Properties visible in this publication
• Initial capital: 25000USD
• Default order size: Percent of total equity 3%
• Pyramiding: 0
• Commission: 0.03 percent
• Slippage: 5 ticks
• Process orders on close: OFF
• Bar magnifier: OFF
• Recalculate after order is filled: OFF
• Calc on every tick: OFF
• request.security lookahead off where used
Realism and responsible publication
• No performance claims. Past results never guarantee future outcomes
• Fills and slippage vary by venue
• Shapes can move during bar formation and settle on close
• Standard candles only for strategies
Honest limitations and failure modes
• Economic releases or very thin liquidity can overwhelm mean-reversion logic
• Heavy gap regimes may require larger gap filter or TR-based tuning
• Very quiet regimes reduce signal contrast; extend windows or raise thresholds
Open source reuse and credits
• None
Strategy notice
Orders are simulated by TradingView on standard candles. request.security uses lookahead off where applicable.
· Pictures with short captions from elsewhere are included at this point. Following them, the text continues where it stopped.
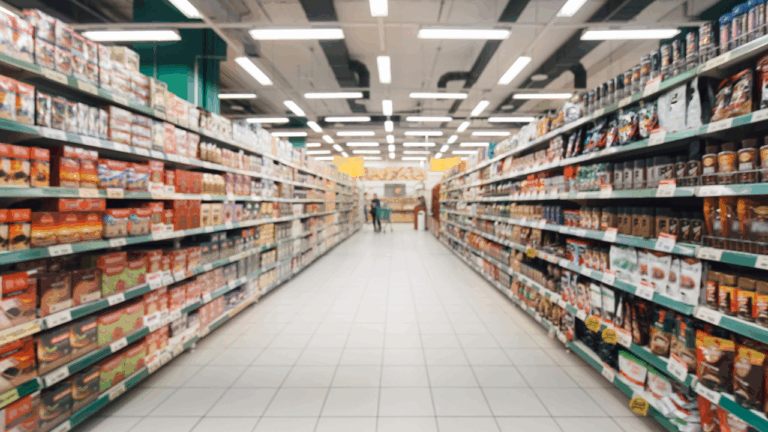 Packaging Cost Optimization at a Branded Food Manufacturer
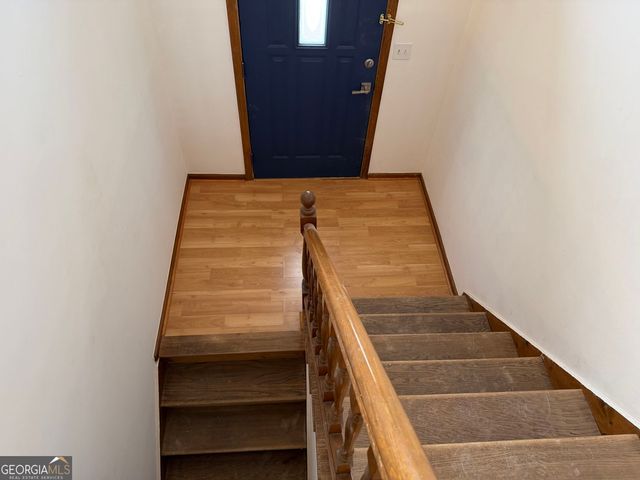 2982 Hollow Mill Lane, Buford, GA 30519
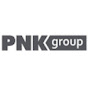 PNK group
Non-standard charts are not supported for execution.
Entries and exits
• Entry logic: as in Signal rule above
• Exit logic: short side optional ATR stop and ATR take profit via brackets; long side closes on opposite setup
• Risk model: ATR-based brackets on shorts when enabled
• Tie handling: stop first when both could be touched inside one bar
Dataset and sample size
• Test across your visible history. For robust inference prefer 100 plus trades.